* _Problem details_
Rewrite all of the data below, putting "decorative lamppost" wherever "ornate street lamp" appears and leaving everything else unchanged.

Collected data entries

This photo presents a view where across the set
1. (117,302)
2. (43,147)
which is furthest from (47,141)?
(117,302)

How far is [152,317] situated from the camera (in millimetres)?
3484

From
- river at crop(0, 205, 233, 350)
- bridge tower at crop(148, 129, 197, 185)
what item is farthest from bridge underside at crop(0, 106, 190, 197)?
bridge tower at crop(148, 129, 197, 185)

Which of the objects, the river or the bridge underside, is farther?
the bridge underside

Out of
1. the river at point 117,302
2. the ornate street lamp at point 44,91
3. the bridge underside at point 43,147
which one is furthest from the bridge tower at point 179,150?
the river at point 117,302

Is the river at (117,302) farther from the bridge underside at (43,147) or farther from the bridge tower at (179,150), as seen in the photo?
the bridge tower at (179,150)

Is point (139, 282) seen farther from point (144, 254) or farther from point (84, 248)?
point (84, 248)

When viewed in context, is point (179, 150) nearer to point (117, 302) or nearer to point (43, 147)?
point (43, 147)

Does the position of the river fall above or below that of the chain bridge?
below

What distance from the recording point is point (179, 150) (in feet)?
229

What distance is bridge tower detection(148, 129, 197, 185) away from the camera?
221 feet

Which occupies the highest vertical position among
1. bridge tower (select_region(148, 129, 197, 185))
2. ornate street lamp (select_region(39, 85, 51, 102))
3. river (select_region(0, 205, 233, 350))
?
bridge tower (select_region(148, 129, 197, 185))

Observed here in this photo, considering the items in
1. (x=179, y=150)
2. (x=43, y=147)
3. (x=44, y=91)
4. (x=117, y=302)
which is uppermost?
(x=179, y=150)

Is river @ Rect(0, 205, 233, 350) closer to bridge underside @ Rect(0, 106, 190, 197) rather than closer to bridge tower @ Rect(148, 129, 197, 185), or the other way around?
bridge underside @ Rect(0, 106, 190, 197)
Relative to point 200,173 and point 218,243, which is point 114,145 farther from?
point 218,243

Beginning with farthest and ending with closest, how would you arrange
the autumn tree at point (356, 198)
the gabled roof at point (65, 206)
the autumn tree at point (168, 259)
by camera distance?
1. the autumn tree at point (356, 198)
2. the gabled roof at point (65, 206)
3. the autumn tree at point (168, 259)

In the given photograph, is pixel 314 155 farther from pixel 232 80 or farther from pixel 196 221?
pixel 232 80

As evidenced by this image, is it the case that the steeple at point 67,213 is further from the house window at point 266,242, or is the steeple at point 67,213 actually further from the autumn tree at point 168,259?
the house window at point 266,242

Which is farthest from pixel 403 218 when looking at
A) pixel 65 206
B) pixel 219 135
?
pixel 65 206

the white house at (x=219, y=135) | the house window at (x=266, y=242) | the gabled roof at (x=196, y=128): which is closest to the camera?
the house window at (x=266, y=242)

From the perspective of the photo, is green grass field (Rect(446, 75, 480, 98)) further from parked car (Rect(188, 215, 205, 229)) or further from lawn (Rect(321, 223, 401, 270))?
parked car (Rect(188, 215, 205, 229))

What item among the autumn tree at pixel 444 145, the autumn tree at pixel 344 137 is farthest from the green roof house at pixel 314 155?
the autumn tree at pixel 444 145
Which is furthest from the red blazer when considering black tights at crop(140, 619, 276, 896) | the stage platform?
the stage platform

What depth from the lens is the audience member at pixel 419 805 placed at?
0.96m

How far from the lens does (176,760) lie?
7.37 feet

* _Written answer_
This photo presents a view where across the set
1. (117,302)
2. (43,147)
which is furthest from (47,141)?
(117,302)

How far is [152,317] situated from the camera (in millimetres)?
3484

From
- river at crop(0, 205, 233, 350)
- bridge tower at crop(148, 129, 197, 185)
what item is farthest from bridge underside at crop(0, 106, 190, 197)?
bridge tower at crop(148, 129, 197, 185)

Which of the objects, the river or the bridge underside, is farther?
the bridge underside

Out of
1. the river at point 117,302
2. the decorative lamppost at point 44,91
3. the bridge underside at point 43,147
which one is furthest from the bridge tower at point 179,150?
the river at point 117,302

Is the river at (117,302) farther from the bridge underside at (43,147) or farther from the bridge tower at (179,150), as seen in the photo?
the bridge tower at (179,150)

Is point (139, 282) seen farther from point (144, 254) or farther from point (84, 248)?
point (84, 248)

When viewed in context, is point (179, 150) nearer to point (117, 302) or nearer to point (43, 147)?
point (43, 147)

Does the position of the river fall above or below that of the chain bridge?
below

What distance from the recording point is point (179, 150) (in feet)?
229

What distance is bridge tower detection(148, 129, 197, 185) away from the camera?
221 feet

Which occupies the highest vertical position among
1. bridge tower (select_region(148, 129, 197, 185))
2. decorative lamppost (select_region(39, 85, 51, 102))
3. river (select_region(0, 205, 233, 350))
?
bridge tower (select_region(148, 129, 197, 185))

Observed here in this photo, considering the items in
1. (x=179, y=150)
2. (x=43, y=147)
3. (x=44, y=91)
4. (x=117, y=302)
which is uppermost?
(x=179, y=150)

Is river @ Rect(0, 205, 233, 350) closer to bridge underside @ Rect(0, 106, 190, 197) rather than closer to bridge tower @ Rect(148, 129, 197, 185), or the other way around?
bridge underside @ Rect(0, 106, 190, 197)
Relative to point 200,173 and point 218,243, which is point 114,145 farther from?
point 218,243

Beginning with farthest and ending with closest, how would you arrange
the autumn tree at point (356, 198)
the gabled roof at point (65, 206)
the autumn tree at point (168, 259)
by camera distance?
1. the autumn tree at point (356, 198)
2. the gabled roof at point (65, 206)
3. the autumn tree at point (168, 259)

In the given photograph, is pixel 314 155 farther from pixel 232 80 or farther from pixel 196 221?
pixel 232 80

As evidenced by this image, is it the case that the steeple at point 67,213 is further from the house window at point 266,242, or is the steeple at point 67,213 actually further from the autumn tree at point 168,259?
the house window at point 266,242

Which is farthest from pixel 403 218 when looking at
A) pixel 65 206
B) pixel 219 135
?
pixel 65 206

the white house at (x=219, y=135) | the house window at (x=266, y=242) | the gabled roof at (x=196, y=128): which is closest to the camera?
the house window at (x=266, y=242)

From the perspective of the photo, is green grass field (Rect(446, 75, 480, 98)) further from parked car (Rect(188, 215, 205, 229)) or further from lawn (Rect(321, 223, 401, 270))?
parked car (Rect(188, 215, 205, 229))

What item among the autumn tree at pixel 444 145, the autumn tree at pixel 344 137 is farthest from the green roof house at pixel 314 155?
the autumn tree at pixel 444 145
Which is furthest from the red blazer when considering black tights at crop(140, 619, 276, 896) | the stage platform?
the stage platform

What depth from the lens is the audience member at pixel 419 805 placed at?
0.96m

How far from the lens does (176,760) lie?
7.37 feet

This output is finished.